(Reviewed during previews)
After welcoming the audience with a toe-tapping country tune, the cast immediately address the elephant in the room – yes, this is five young Brits doing a bluegrass musical. Sensibly, they don’t even try to transport us to deepest Kentucky, but to a Bethnal Green club disabled toilet, where musical hopeful Eddie Small is about to sell his soul, and his best mate, to the devil – a cowboy-hatted, bolo-tied devil. Even with that acknowledged, a certain awkwardness lingers. Why are these London kids so mad for bluegrass, other than its expedience for a musical?
Learning from the producer afterwards that the play is mid-rewrite (it’s still in preview), having been hacked back to an hour from an hour and three quarters, is no surprise. There are scenes here that seem to come from different stories. Eddie’s awkward date with his love interest comes straight out of teen drama. To find him shortly afterwards striding cockily on to the stage at Nashville’s Grand Ole Opry, without the character really having developed, is jarring.

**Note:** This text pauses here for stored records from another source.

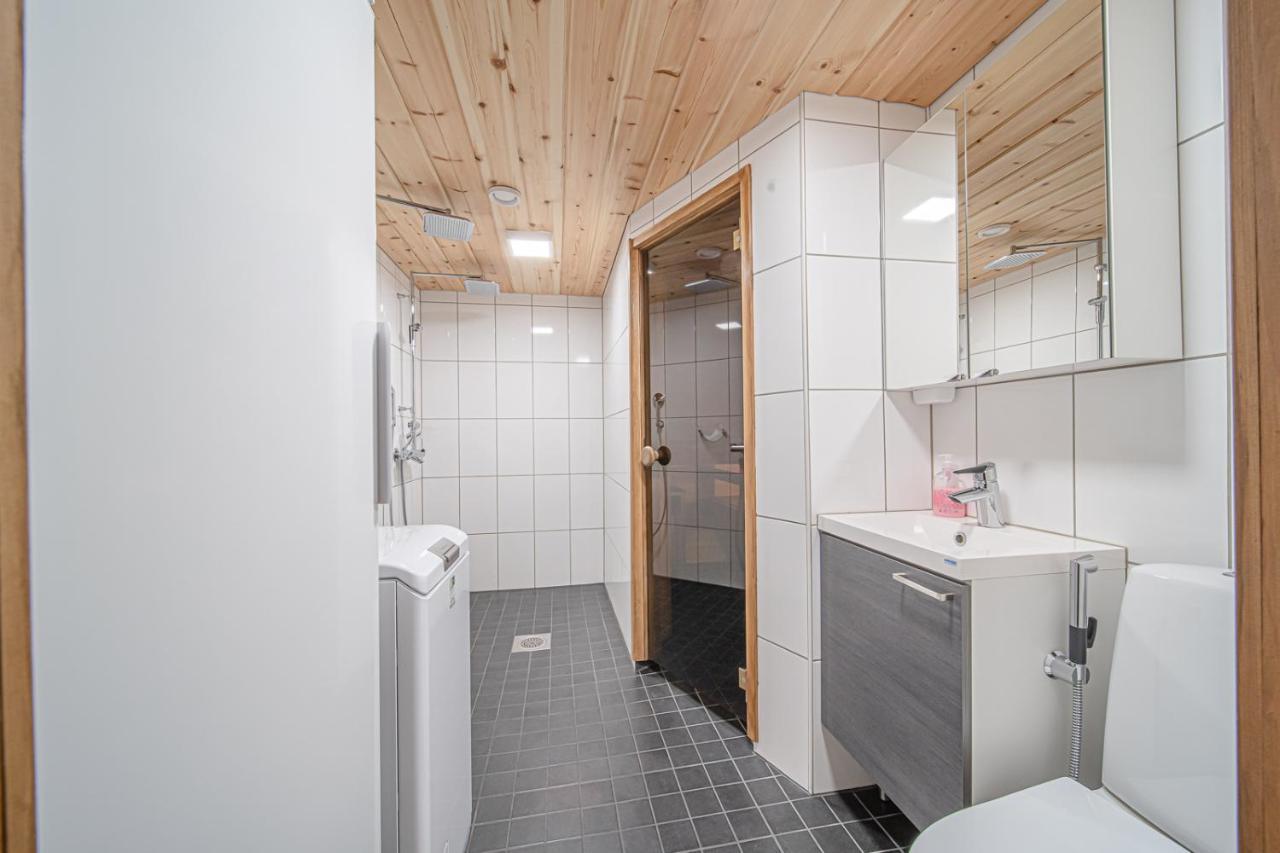 Levillas Martinmutka A & B Экстерьер фото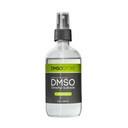 DMSO 8 oz. Liquid in a Sterile Glass Spray Bottle, Pure 99,995% Pharma Grade, Non-Diluted, Low Odor, Dimetil Sulfoxide Dibuat oleh DMSO Store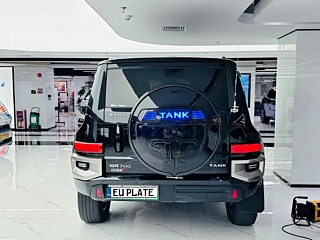 TANK 700 NEW ENERGY  2024 YEAR HI4-T  EDITION 2024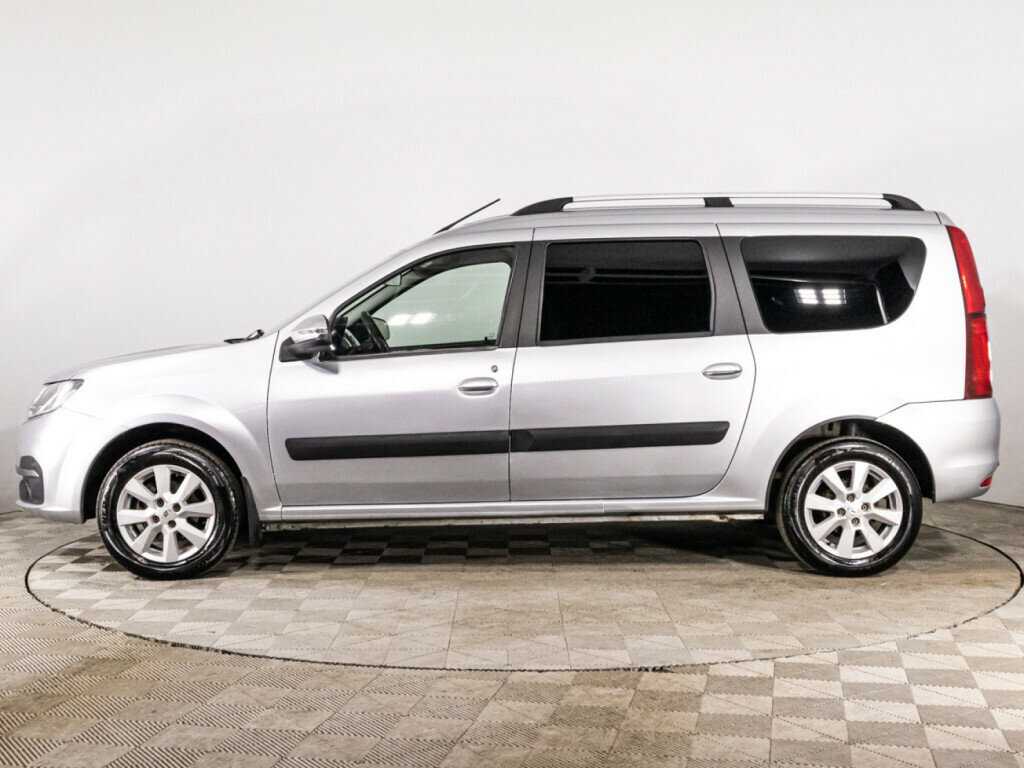 Lada (ВАЗ) Largus, 2021 - 77 815 км. | Фото №8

Its best scenes are Eddie-and-the-devil ones. Eddie (Sam O’Hanlon) lets his troubled conscience show, and Stanton Wright makes an excellent devil – matey, but sinister. The ensemble-narrated sections are also potential winners, if only they were used more often to lead us on Eddie’s journey, as segments seem to be missing. There’s definite mileage in this play – the compromises of stardom and conflicts of youth are always rich pickings – and the cast are clearly capable, but as it stands, there’s work to be done to clarify Eddie’s story.